Sunday 18 August 2019

'Star' can make stamina count for Mulholland

Betting Ring

Coeur Blimey, with David Probert up, on their way to winning the Compton Beauchamp Estates Ltd Silver Bar Handicap at Newbury yesterday. Photo by Alan Crowhurst/Getty Images
Coeur Blimey, with David Probert up, on their way to winning the Compton Beauchamp Estates Ltd Silver Bar Handicap at Newbury yesterday. Photo by Alan Crowhurst/Getty Images
Wayne Bailey

Wayne Bailey

Well, my woeful betting record in the Grand National continued last week, but no-one can begrudge Tiger Roll's connections his historic victory.

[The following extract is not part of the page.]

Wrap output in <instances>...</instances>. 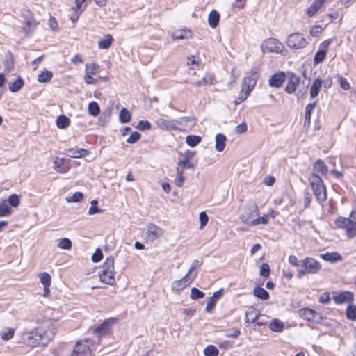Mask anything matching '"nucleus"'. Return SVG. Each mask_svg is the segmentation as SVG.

Michael O'Leary says a shot at next year's renewal may not happen, but provided Tiger Roll is fit and well when it approaches, I'm sure the temptation to go for an unprecedented three-in-a-row will be too hard to resist (Red Rum won three Nationals, but not consecutively).

Regular readers will know I thought Tiger Roll was far too short, and while a few people have smugly said to me that a 4/1 winner is better than a 100/1 loser, that's not the point. My main gripe was with bookmakers, many of which won't take any chances these days. Not just on Tiger Roll, but on the other runners too.

Of course, we had a few bookmakers giving us the sob story saying Tiger Roll was a disastrous result, but I'm not so sure. In theory, the bookmakers made the right call to keep him short, and that decision was vindicated by the result - but the theory also goes that if you shorten one horse to stop people backing it, you should increase the price of the others to attract punters to those instead.

But that simply didn't happen as it should have, and the over-round on this year's National was once again shocking at 163pc, lower than 2018's 165pc. So they had their backs covered on the other runners too.

For casual readers unfamiliar with the over-round, it's simply the theoretical profit margin the bookmaker makes on a race. While individual races can cost a bookmaker money, every price he offers on a horse has a built-in profit margin, so he can make money in the long term.

I've explained the over-round before on these pages using the toss of a coin as an example. A coin has a 50-50 chance of landing on heads, and a 50-50 chance of landing on tails. The 50pc chance of each outcome added together would be 100, so the book is said to be 100pc.

However, a bookmaker wouldn't make money over time in this way, and may offer 4/5 on each option. Odds of 4/5 suggest the bet has a 55.5pc chance of winning, an overestimate. If both heads and tails were priced 4/5, or 55.5pc, the book would add up to 111pc. We all accept that bookmakers need a margin, and they have to cover costs and make a few bob like the rest of us - but an over-round of 163pc on the biggest betting race of the year is pure greed, and is opportunistic. They know the casual once-a-year punter is not going to have much understanding of the odds they are getting.

I do concede that we have never had it better as punters, and there were plenty of offers in the shops and online around Cheltenham and Aintree for those that shop around. But on this occasion the on-course bookmakers, who determine the SP, did not increase the prices of the outsiders by much as the money arrived for fancied horses, including Tiger Roll.

In this day and age of online betting, perhaps it's time to look again at how SPs are determined, and in fairness to the shops, it seems some of their money wasn't hedged on course. The National is the sport's biggest advert every year, and we shoot ourselves in the foot when people discover they are not getting at least reasonably good prices.

The Scottish National hasn't been quite so bad, with over-rounds in the 140s recently, and it'll be interesting to see if there's much value to be had this afternoon (3.35 Ayr). I'll be happy to take 16/1 about Impulsive Star, which can be forgiven for his latest race at Cheltenham in which he was pulled up in the National Hunt Chase.


On that occasion, he met a load of trouble and was badly hampered in a race which turned out to be a total mess with just four of the 18 runners finishing. He's best judged on his previous race when taking a valuable Grade Three handicap chase at Warwick off 133, and a 6lb rise in the ratings doesn't seem too restrictive for Neil Mulholland's nine-year-old.

He proved he has stamina when fourth in the 2018 renewal of that Cheltenham race, and Sam Waley-Cohen's 3lb claim will certainly help today. Others worth a mention are Beware The Bear and Big River which were first and fourth in the Ultima Handicap Chase at Cheltenham respectively, and Alan King's Dingo Dollar, which has been aimed at this race all season.

The Flat season is kicking on too, and I'm looking forward to backing So Perfect in the Fillies' Fred Darling Stakes at Newbury (2.10). Trained by Aidan O'Brien, she was third in the Breeders' Cup Juvenile Sprint at Churchill Downs, but her third place in September's Group One Cheveley is her best piece of form and the 7/2 available early doors is a fair price.